In the early days of SRE, we relied on load balancers, service meshes, and API gateways to manage traffic, enforce policies, and maintain observability. Today, inference workloads demand the same — but with more complexity, more scale, and far less tolerance for latency or failure. That’s where AI Gateways come in.
Think of them as the modern SRE’s all-in-one box for AI: routing requests to the right model, balancing load across replicas, enforcing rate limits and security
policies, and exposing deep observability hooks — all at once. Projects like Gloo AI Gateway are pushing this forward.
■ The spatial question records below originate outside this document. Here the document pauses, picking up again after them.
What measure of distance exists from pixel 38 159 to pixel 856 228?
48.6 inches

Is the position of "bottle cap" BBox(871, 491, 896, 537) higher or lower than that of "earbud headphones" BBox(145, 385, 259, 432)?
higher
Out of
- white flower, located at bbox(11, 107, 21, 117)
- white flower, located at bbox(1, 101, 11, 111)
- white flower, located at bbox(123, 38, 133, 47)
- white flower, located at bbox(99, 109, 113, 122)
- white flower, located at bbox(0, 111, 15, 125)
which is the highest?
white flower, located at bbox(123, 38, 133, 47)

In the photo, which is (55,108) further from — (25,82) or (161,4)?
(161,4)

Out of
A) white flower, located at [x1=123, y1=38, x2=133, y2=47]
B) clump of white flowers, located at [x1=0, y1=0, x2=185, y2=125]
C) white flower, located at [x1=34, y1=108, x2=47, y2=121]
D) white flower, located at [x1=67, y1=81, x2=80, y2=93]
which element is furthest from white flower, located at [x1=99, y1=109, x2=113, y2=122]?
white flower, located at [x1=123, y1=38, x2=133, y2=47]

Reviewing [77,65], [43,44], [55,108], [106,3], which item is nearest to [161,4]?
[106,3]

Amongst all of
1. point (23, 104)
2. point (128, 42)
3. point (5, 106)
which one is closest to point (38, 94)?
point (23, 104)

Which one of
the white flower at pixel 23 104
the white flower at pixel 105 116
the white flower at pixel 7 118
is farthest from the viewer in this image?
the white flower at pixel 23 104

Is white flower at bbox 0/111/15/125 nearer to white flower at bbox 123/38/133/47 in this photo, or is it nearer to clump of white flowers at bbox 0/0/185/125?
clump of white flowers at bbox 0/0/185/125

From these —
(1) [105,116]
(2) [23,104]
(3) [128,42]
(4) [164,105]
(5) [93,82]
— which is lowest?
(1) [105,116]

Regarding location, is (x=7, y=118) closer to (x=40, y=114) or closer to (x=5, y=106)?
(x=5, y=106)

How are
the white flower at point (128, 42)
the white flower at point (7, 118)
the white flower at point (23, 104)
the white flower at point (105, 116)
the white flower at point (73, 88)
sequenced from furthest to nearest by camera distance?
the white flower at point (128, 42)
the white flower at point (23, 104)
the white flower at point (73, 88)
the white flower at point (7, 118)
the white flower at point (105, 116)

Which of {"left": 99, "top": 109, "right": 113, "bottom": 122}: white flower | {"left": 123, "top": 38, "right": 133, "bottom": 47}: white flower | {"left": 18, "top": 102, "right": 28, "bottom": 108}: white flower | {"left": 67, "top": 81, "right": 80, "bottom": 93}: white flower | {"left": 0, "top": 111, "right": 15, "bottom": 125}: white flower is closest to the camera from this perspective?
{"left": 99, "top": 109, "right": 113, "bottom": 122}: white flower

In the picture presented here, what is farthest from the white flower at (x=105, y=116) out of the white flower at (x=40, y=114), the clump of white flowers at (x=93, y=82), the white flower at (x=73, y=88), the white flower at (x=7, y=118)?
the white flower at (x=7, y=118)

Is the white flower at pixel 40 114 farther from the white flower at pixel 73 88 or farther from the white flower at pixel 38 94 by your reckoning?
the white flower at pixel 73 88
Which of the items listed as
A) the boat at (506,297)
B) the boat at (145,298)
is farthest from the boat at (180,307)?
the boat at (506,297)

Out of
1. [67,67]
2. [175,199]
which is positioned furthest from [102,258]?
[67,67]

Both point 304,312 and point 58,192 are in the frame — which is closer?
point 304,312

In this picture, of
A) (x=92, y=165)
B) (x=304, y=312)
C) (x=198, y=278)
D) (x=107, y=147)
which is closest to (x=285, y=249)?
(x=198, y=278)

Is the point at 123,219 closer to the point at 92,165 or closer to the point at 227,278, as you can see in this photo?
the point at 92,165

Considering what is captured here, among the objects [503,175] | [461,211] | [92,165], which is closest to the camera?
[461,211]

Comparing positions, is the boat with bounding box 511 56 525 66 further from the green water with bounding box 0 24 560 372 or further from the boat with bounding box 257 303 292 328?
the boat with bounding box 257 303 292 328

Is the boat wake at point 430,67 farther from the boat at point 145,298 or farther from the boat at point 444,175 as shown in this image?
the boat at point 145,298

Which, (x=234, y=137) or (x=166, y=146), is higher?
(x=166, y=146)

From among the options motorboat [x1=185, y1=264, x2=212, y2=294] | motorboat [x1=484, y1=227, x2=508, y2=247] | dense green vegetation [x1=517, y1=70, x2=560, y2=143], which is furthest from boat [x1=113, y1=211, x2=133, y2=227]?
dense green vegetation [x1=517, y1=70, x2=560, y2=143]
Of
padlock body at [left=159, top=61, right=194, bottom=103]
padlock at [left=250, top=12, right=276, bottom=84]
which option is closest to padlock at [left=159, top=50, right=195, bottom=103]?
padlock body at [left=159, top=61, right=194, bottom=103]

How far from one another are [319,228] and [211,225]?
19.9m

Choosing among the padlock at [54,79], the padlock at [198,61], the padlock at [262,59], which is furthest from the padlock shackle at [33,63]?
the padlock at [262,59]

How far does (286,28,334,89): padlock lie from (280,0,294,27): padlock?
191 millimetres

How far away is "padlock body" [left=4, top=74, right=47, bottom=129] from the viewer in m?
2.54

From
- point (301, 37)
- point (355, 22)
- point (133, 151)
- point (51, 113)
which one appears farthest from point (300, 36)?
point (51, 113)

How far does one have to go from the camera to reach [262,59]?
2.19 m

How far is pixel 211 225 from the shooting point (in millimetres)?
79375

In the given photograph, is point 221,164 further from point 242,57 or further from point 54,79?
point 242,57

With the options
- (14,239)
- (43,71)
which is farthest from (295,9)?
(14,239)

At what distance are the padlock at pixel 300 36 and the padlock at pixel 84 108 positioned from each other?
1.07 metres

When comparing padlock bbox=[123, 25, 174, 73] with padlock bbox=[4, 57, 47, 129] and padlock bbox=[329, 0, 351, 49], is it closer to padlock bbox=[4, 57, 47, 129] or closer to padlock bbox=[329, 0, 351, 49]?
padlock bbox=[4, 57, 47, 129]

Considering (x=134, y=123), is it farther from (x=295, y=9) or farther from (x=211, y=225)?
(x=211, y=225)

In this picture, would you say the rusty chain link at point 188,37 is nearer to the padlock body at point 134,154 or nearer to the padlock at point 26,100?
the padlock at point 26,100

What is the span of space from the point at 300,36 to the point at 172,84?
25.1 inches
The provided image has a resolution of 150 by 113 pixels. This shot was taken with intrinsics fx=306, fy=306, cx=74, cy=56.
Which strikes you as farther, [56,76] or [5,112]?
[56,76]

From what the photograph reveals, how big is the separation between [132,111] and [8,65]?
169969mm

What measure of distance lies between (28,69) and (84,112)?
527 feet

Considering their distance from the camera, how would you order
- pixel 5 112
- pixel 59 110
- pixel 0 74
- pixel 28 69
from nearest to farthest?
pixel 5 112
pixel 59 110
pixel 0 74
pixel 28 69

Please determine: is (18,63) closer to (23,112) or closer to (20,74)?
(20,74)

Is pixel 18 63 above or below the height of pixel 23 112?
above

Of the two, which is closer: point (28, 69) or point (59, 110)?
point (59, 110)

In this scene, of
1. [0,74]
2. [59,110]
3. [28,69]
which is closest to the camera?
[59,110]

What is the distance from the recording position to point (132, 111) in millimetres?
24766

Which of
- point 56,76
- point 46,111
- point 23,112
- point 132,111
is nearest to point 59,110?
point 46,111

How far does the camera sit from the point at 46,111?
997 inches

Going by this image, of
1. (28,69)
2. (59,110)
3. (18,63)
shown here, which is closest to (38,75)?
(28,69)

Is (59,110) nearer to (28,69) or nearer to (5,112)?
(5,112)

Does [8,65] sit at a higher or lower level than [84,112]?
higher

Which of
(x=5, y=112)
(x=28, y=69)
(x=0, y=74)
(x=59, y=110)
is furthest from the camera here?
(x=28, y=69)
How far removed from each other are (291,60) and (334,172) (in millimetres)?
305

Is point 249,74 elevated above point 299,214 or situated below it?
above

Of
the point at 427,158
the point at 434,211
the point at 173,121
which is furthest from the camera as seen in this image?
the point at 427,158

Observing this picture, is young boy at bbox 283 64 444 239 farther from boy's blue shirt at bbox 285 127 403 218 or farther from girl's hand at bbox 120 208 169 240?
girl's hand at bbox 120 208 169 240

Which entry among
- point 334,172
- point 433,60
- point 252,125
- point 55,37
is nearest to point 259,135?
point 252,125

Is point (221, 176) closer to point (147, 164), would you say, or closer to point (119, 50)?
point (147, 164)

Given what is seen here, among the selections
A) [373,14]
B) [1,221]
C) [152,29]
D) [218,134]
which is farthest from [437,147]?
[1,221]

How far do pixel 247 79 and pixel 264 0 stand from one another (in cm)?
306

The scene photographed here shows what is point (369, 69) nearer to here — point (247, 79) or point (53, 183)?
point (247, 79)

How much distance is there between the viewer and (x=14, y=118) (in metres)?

They’re tackling enterprise-grade challenges, such as model cost control, token-based security, and real-time tracing of LLM responses — challenges that traditional service meshes weren’t built for.
This is where SRE belongs today: not just tuning autoscalers, but operating the control plane for intelligent systems.
The AI Gateway is the new tool on our belt — and maybe the most important one.
Our role as SREs is evolving. We need the curiosity described in “97 Things Every SRE Should Know” more than ever — the drive to understand the entire system, from silicon to the nuances of model behavior. We must build AI we can trust, leveraging the emerging ecosystem of tools and standards.
Björn Rabenstein spoke of a “third age” of SRE, where its principles become universally embedded. While this is true, the new era is being shaped by AI. AI Reliability Engineering isn’t just an extension of SRE; it’s a fundamental reshaping, shifting focus from infrastructure reliability to the reliability of intelligent systems themselves.
Because if Inference truly is the new web app, then ensuring its Reliability is the new Age of SRE. And an unreliable AI? That’s worse than no AI at all.